### TASK INSTRUCTIONS
In the WebScrap documentation, what does the getSingleHTMLTagData method return?
----- TEXT UNDER STUDY -----
Methods inherited from class java.lang.Object
equals, getClass, hashCode, notify, notifyAll, toString, wait, wait, wait
 

Constructor Detail

WebScrap

public WebScrap()
Method Detail

setUrl

public void setUrl(java.lang.String url)
This method is used to set your website full url which you want to scrap.

Parameters:
url - it should be with 'http://' without single qoute

startWebScrap

public void startWebScrap()
                   throws WebScrapException
This method is used to start the WebScrap and call it on WebScrap object.

Throws:
WebScrapException

getSingleHTMLTagData

public java.lang.String getSingleHTMLTagData(java.lang.String tagData)
                                      throws WebScrapException
This method is used to extract data from HTML tag like title, b,strong etc which tag start and end with same name.

Parameters:
tagData -
Returns:
String - data between that tag
Throws:
WebScrapException

getSingleHTMLScriptData

public java.util.ArrayList<java.lang.String> getSingleHTMLScriptData(java.lang.String startTag,
                                                                     java.lang.String endTag)
                                                              throws WebScrapException
This method is used to extract data between two HTML tag like div, span etc.
----- DATA BELOW -----
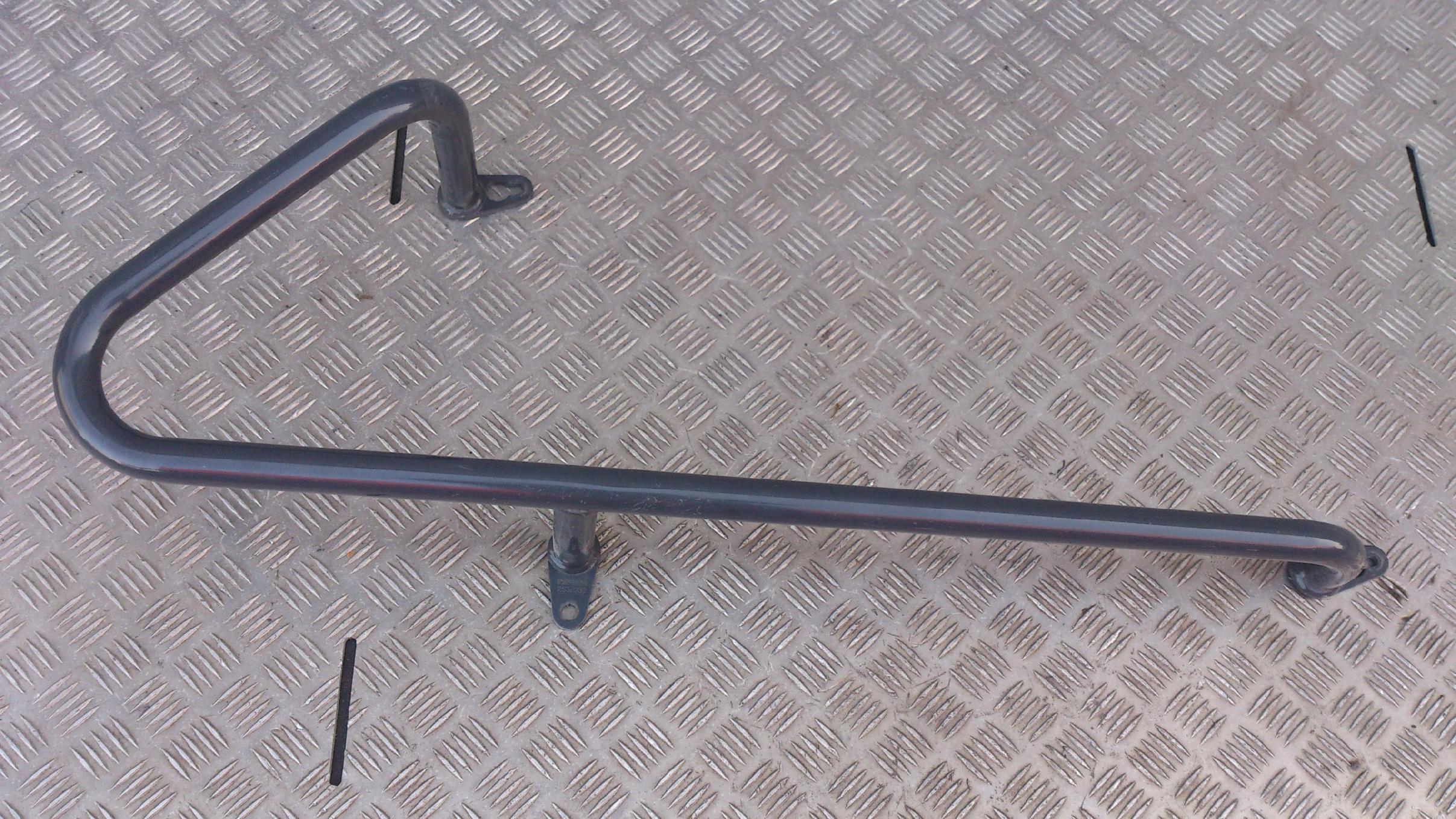 MOCOWANIE UCHWYT KABINY RURKA SCANIA R S - obrazek 2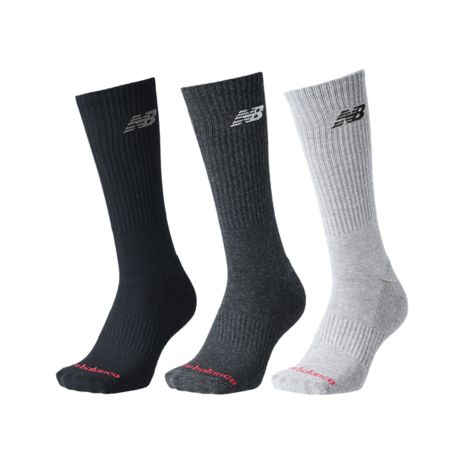 レギュラーレングス3Pソックス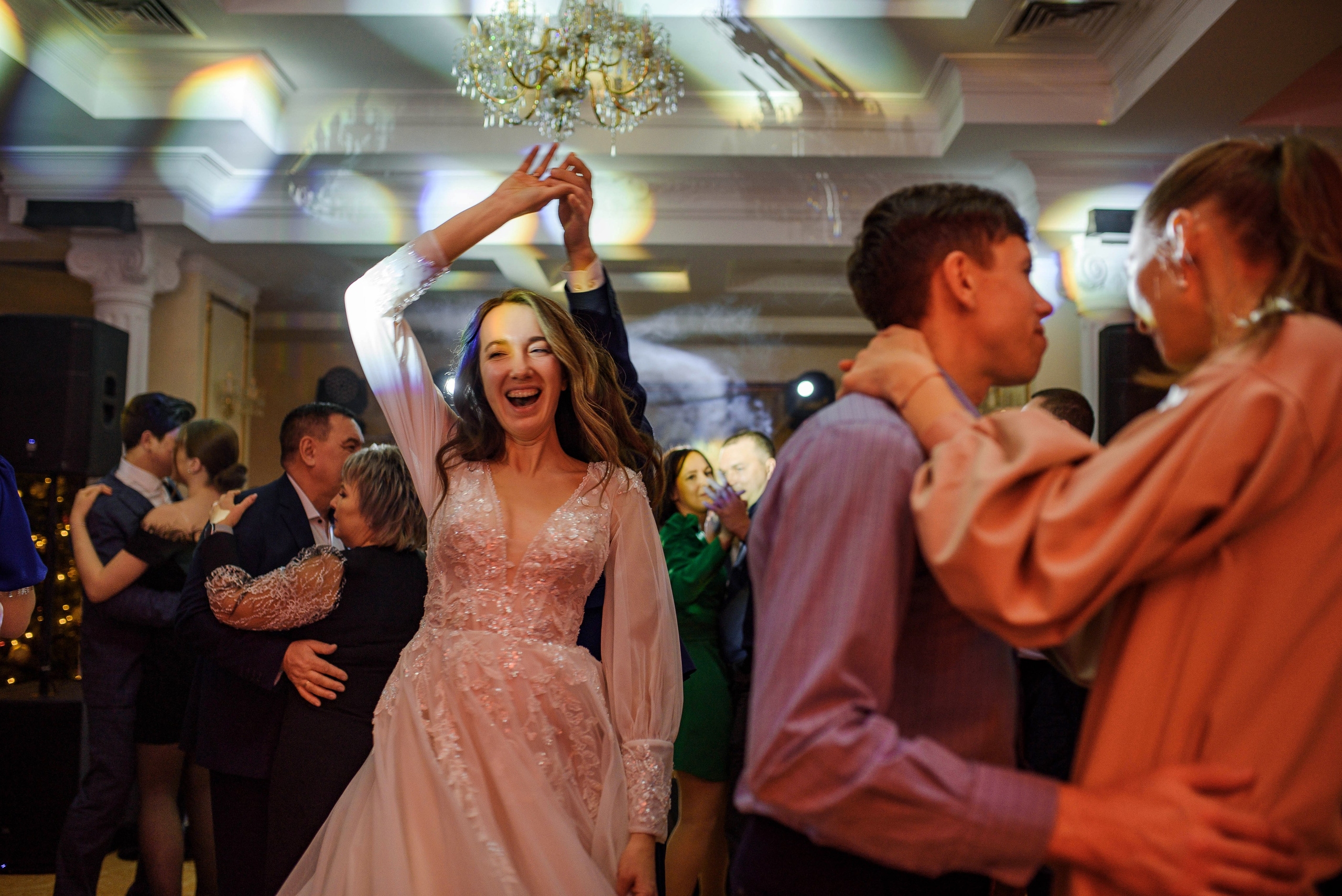 Борис и Лена. Свадебный и семейный Фотограф в Пензе Татьяна Лапоногова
-----
### THE COMPLETED TASK
It returns a String holding the data between that tag.